The supportR
package is an amalgam of distinct functions
I’ve written to accomplish small data wrangling, quality control, or
visualization tasks. These functions tend to be short and
narrowly-defined. An additional consequence of the motivation for
creating them is that they tend to not be inter-related or united by a
common theme. To help account for that, I’ve divided this vignette into
groups of functions that do have similar purposes.
If any of these functions don’t work for you, please open an issue so that I can repair the issue as soon as possible.
In order to demonstrate some of the data wrangling functions of
supportR
, we’ll use some some example data from Dr. Allison Horst’s palmerpenguins
R package.
# Check the structure of the penguins dataset
str(penguins)
#> 'data.frame': 344 obs. of 8 variables:
#> $ species : Factor w/ 3 levels "Adelie","Chinstrap",..: 1 1 1 1 1 1 1 1 1 1 ...
#> $ island : Factor w/ 3 levels "Biscoe","Dream",..: 3 3 3 3 3 3 3 3 3 3 ...
#> $ bill_length_mm : num 39.1 39.5 40.3 NA 36.7 39.3 38.9 39.2 34.1 42 ...
#> $ bill_depth_mm : num 18.7 17.4 18 NA 19.3 20.6 17.8 19.6 18.1 20.2 ...
#> $ flipper_length_mm: int 181 186 195 NA 193 190 181 195 193 190 ...
#> $ body_mass_g : int 3750 3800 3250 NA 3450 3650 3625 4675 3475 4250 ...
#> $ sex : Factor w/ 2 levels "female","male": 2 1 1 NA 1 2 1 2 NA NA ...
#> $ year : int 2007 2007 2007 2007 2007 2007 2007 2007 2007 2007 ...
With that data loaded, we can use the summary_table
function to quickly get group-wise summaries and retrieve generally
useful summary statistics.
The groups
argument supports a vector of all of the
column names to group by while response
must be a single
numeric column. The drop_na
argument allows group
combinations that result in an NA to be automatically dropped (i.e., if
a penguin didn’t have an island listed that would be dropped). The mean,
standard deviation (SD), sample size, and standard error (SE) are all
returned to facilitate easy figure creation. There is also a
round_digits
argument that lets you specify how many digits
you’d like to retain for the mean, SD, and SE.
# Summarize the data
supportR::summary_table(data = penguins, groups = c("species", "island"),
response = "bill_length_mm", drop_na = TRUE)

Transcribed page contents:
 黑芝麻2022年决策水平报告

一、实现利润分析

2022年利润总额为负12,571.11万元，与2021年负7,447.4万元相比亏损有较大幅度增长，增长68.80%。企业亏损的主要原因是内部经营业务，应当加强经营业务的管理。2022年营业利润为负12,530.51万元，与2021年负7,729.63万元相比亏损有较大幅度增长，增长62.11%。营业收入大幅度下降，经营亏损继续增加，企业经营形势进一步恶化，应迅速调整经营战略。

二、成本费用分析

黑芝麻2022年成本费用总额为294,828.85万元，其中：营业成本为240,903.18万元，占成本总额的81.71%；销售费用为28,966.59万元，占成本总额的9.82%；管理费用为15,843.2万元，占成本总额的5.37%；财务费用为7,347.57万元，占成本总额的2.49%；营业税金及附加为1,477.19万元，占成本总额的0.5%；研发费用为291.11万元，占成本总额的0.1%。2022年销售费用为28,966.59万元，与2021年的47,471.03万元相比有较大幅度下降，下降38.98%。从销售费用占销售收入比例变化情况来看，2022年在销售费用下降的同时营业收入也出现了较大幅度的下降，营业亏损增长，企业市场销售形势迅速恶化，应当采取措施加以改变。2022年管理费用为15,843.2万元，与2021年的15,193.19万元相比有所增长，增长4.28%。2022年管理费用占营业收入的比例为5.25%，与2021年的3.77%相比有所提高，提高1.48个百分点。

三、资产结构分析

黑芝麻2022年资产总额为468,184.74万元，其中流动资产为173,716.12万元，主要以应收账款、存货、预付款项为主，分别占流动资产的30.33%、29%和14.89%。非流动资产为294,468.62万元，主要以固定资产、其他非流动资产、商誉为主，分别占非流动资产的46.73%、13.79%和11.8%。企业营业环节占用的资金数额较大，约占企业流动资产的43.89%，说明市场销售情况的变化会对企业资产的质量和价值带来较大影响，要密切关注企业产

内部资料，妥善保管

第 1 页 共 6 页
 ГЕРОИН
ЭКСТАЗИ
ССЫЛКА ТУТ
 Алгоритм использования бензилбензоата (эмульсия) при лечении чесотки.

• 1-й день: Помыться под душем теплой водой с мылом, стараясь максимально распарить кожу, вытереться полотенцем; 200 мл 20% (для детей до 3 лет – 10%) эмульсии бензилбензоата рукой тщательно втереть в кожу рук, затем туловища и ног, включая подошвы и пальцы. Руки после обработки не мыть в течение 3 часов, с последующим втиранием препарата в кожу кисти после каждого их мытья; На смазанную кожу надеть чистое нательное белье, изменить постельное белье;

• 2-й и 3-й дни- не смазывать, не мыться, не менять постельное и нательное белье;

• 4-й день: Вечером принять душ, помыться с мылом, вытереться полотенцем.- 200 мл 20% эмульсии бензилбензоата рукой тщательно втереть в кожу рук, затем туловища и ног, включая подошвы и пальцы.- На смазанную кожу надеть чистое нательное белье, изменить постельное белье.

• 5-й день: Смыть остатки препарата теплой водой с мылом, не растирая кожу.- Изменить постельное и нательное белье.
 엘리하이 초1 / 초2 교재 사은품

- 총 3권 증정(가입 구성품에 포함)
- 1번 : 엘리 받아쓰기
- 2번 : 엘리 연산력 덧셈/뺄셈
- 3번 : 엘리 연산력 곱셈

→ **What you need to do**
1/ In the supportR vignette, reproduce word for word everything from "#> $ flipper_length_mm: int" down to "2007 2007 ...".
2/ According to the supportR vignette, which statistics does the summary_table function return?
3/ Continue the supportR vignette from where it stops.

→ **Per-task outputs**
1/
#> $ flipper_length_mm: int 181 186 195 NA 193 190 181 195 193 190 ...
#> $ body_mass_g : int 3750 3800 3250 NA 3450 3650 3625 4675 3475 4250 ...
#> $ sex : Factor w/ 2 levels "female","male": 2 1 1 NA 1 2 1 2 NA NA ...
#> $ year : int 2007 2007 2007 2007 2007 2007 2007 2007 2007 2007 ...

2/ The mean, standard deviation (SD), sample size, and standard error (SE).

3/
#> species island mean std_dev sample_size std_error
#> 1 Adelie Biscoe 38.98 2.48 44 0.37
#> 2 Adelie Dream 38.50 2.47 56 0.33
#> 3 Adelie Torgersen 38.95 3.03 52 0.42
#> 4 Chinstrap Dream 48.83 3.34 68 0.41
#> 5 Gentoo Biscoe 47.50 3.08 124 0.28
The safe_rename
function allows–perhaps
predictably–“safe” renaming of column names in a given data object. The
‘bad’ column names and corresponding ‘good’ names must be specified. The
order of entries in the two vectors must match (i.e., the first bad name
will be replaced with the first good name), but that order need not
match the order in which they occur in the data!
When loading text data into R you may have encountered pernicious
‘special’ characters that can affect the meaning of character data.
These characters are often non-ASCII (see here for more context on
“ASCII” characters) and supportR
offers the
replace_non_ascii
function to find and replace these
characters with visually similar equivalents in a given vector.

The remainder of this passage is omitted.